*SELECTION*
Tonight, I bring it back to life. Ladies and gentlemen, welcome to...

THE DANNIES!!!

Who's that good-looking fella in the tux? Why, it's me, your host!

It's my privilege to finally be able to honor the very best of the very worst. The four awards I'll be presenting tonight are:
  • Most-Deaths Award (aka "The Corn Syrup Award")
  • Danman MVP (aka "The I-Was-Just-Always-There Award")
  • Best Worst Actor
  • Best Worst Film
No extended opening musical number here. These actors have waited long enough for their overdue recognition--so let's get this show started!


MOST DEATHS AWARD
It took me a long time--a very long time, you have no idea what I've gone through--to tally up every death scene in Danman Productions. When I finished scorekeeping, I discovered a shocking three-way dead heat between myself, Joe, and Jami, with eight deaths each. So who deserves the award?

Not me. I often killed myself off early so that I could spend my time running the camera (witness my hasty demise in such films as Night of the Living Dead and The Blob). And Joe? As my most persistent leading man, Joe's death-count was but a statistical residue.

Therefore, the award goes to... Jami!

With an atypical amount of enthusiasm from the director (and pints of my sticky blood substitute), Jami got strangled, stabbed, and shot (repeatedly). Plus, he complained about it a lot, something you'll see in the mockumentary Sex, Drugs, and Film: The Rise and Fall of Danman Productions - Part One. Jami, for your trouble, please accept this award. Now get over it!


DANMAN MVP AWARD
Who really put in the man-hours? Over the past year, I've dutifully tagged every blog entry with the names of the featured actors. Once you add them all up, you realize three things:

1) I was in everything. Well, no duh.
2) Joe was in almost everything. Again: duh.

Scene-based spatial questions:
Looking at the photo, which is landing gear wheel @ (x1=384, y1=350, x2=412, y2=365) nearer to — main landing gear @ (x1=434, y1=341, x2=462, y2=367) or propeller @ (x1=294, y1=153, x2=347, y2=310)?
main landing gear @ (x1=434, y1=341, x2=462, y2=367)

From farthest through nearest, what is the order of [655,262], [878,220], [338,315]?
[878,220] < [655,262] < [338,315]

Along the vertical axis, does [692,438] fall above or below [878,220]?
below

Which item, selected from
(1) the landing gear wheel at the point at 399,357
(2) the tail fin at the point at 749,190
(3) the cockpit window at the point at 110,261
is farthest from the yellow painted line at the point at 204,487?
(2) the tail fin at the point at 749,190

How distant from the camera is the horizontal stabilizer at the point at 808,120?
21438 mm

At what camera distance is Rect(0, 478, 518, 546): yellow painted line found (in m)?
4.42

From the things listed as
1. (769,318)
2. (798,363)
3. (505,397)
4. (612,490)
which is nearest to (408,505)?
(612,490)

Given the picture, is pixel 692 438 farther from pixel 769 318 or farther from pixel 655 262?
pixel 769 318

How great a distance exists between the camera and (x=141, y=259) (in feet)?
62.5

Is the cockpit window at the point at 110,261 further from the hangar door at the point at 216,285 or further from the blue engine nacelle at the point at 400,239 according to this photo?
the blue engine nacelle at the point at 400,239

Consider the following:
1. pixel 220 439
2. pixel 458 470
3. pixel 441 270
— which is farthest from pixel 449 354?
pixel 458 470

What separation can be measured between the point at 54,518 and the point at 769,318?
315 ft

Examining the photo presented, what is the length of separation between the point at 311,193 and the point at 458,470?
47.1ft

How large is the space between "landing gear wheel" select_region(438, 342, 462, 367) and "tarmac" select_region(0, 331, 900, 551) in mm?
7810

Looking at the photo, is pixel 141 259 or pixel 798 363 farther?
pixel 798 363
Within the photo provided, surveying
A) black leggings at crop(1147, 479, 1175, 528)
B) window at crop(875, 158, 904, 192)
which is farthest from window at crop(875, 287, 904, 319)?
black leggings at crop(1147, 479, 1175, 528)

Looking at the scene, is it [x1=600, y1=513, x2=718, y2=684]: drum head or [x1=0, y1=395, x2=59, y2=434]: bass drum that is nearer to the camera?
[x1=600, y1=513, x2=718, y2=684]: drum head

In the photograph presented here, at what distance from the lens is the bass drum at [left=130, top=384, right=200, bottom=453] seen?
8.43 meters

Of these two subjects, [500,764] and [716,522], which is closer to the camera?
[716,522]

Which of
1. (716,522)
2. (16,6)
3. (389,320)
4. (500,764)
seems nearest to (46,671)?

*TASKS TO COMPLETE*
A. In the Dannies post, how many deaths did each of the three tied actors have?
B. Pick up the Dannies post from its last sentence and keep writing.
None of the items are needed for the tasks.

*TASK-BY-TASK RESULTS*
A. Eight deaths each.

B.
3) Julie was in just as many movies as Joe.

What? Say again? Is it possible we have a dark-horse contender for MVP? Well, let me just open the envelope and see... Why, yes, the winner is Julie!

Why does she look so crafty? It's because she knows something you don't know. Who do you think was running the camera all those times I was on-screen? Oh, sure, sometimes it was Jami or Joe, but more often than not it was Julie. Maybe she didn't get the glory, but Danman Productions couldn't have "succeeded" without her. Congratulations, Julie.


BEST WORST ACTOR
Let's pretend--just for a moment--that we were talking about actual acting ability. In that case, it would be a horse race between Shad and Matt N. Those two had chops, and I tip my hat to both of them. Good show, gents.

But the Danman audience isn't interested in chops. They crave bad accents, inappropriate laughter, and that deer-in-the-headlights gaze you can't learn with a lifetime of lessons--it's a gift you have to be born with. This is one award whose winner was long ago foretold.

I present to you, ladies and gents, Joe. [Thunderous standing ovation.]

Joe was as bad in the first film as he was in the last. Despite starring in over 30 Danman Productions, Joe's skills never advanced--and that's why we love him. It didn't matter if he was portraying an abusive father, a psychotic priest, or Dracula, he never knew what emotion to play and could never, under any circumstances, stop laughing. Thanks to him, we're still laughing all these years later.


BEST WORST FILM
You try winnowing down Danman Productions to five worsts. It ain't easy. Obviously, if we were talking "Best Best Film," there's no question--The Godfathers: Part Two puts everything else to shame (although there is an underground contingent that insists The Bastard Chicken Clock from Hell is my Citizen Kane).

After months of tortured consideration, the nominees for "Best Worst Film" are...

The Blob...

Breakdown: The Eugene Brinkmeister Story...

Fear...

Misery...


...and Night of the Living Dead.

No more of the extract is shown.